The core of this expansion lies in scaling up the production of high-fiber-count, high-density terminated optical cables to meet the unique short-reach, high-bandwidth interconnect demands within hyperscale data centers. STL CEO Rahul Puri stated that by mastering the complete value chain from glass preforms to data center connectivity solutions, the company can provide more scalable and reliable fiber optic connections for the physical infrastructure of the AI era. The plant's subsequent flagship products will include the Celesta 6912F optical cable, which boasts the industry's highest fiber count and is designed for data center interconnects, along with a complete suite of Neuralis connectivity products covering optical distribution frames, pre-terminated assemblies, and hollow-core fiber.

The impetus for this capacity expansion stems from the increasingly stringent demands AI workloads place on the data center physical layer. As GPU clusters evolve from thousands to tens of thousands, or even millions of accelerators, east-west data traffic within server racks is experiencing explosive growth. Traditional single-fiber connection solutions are approaching physical limits in terms of deployment density, thermal management, and signal latency. STL's Neuralis product portfolio is designed specifically for this trend, utilizing high-density pre-terminated optical cables and customized connectivity solutions. By completing over 90% of fiber termination and testing work within the factory, the solution significantly shortens on-site optical cable deployment time in data centers. This solution has already secured order intentions from multiple hyperscale data centers and AI infrastructure providers in North America.

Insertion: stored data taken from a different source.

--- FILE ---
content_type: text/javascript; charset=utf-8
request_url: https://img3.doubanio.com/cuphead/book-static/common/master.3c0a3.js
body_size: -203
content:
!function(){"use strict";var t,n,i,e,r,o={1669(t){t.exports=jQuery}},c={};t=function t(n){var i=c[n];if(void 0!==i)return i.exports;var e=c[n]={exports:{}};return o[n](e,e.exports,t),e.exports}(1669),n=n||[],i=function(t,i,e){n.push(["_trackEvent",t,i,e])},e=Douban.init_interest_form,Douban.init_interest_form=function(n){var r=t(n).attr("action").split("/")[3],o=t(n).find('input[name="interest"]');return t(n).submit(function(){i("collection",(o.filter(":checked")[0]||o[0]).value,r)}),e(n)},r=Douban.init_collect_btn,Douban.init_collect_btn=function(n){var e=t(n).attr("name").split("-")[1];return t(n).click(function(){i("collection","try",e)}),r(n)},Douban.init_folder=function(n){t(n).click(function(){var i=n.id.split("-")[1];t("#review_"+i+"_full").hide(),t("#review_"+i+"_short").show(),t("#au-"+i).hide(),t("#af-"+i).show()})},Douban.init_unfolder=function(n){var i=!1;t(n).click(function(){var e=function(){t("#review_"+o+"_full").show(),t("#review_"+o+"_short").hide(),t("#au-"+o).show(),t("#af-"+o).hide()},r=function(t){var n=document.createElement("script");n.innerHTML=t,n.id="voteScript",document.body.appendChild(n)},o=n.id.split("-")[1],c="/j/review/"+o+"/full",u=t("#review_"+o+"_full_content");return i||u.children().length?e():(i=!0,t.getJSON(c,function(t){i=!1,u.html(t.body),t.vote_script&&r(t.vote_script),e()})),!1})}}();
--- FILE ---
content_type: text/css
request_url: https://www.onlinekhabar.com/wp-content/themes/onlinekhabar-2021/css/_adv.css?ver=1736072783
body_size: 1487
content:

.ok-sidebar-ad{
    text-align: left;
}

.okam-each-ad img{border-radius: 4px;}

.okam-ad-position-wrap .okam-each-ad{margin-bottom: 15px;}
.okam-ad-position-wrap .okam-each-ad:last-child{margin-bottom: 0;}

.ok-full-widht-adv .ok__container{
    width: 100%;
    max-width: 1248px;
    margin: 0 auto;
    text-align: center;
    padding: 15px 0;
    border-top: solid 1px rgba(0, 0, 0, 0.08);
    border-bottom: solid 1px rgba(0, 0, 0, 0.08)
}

From an operational perspective, this expansion also carries STL's intent to promote supply chain regionalization. Currently, global AI data center construction is highly concentrated in the United States, but the manufacturing capacity for high-quality single-mode fiber and specialty optical cables still relies heavily on Asian supply chains. By expanding high-speed optical cable production lines and termination capabilities at the existing Lugoff campus, STL aims to give U.S.-manufactured optical connectivity products a differentiated advantage in delivery lead times, tariff costs, and supply chain resilience. The company currently generates 80% of its revenue from markets outside India, with revenue reaching approximately $480 million in fiscal year 2025, and the proportion from the North American market continues to climb. As U.S. AI computing infrastructure construction enters a peak period, STL hopes to leverage localized manufacturing capabilities to secure a more central supplier position in the niche segment of data center fiber optic connectivity.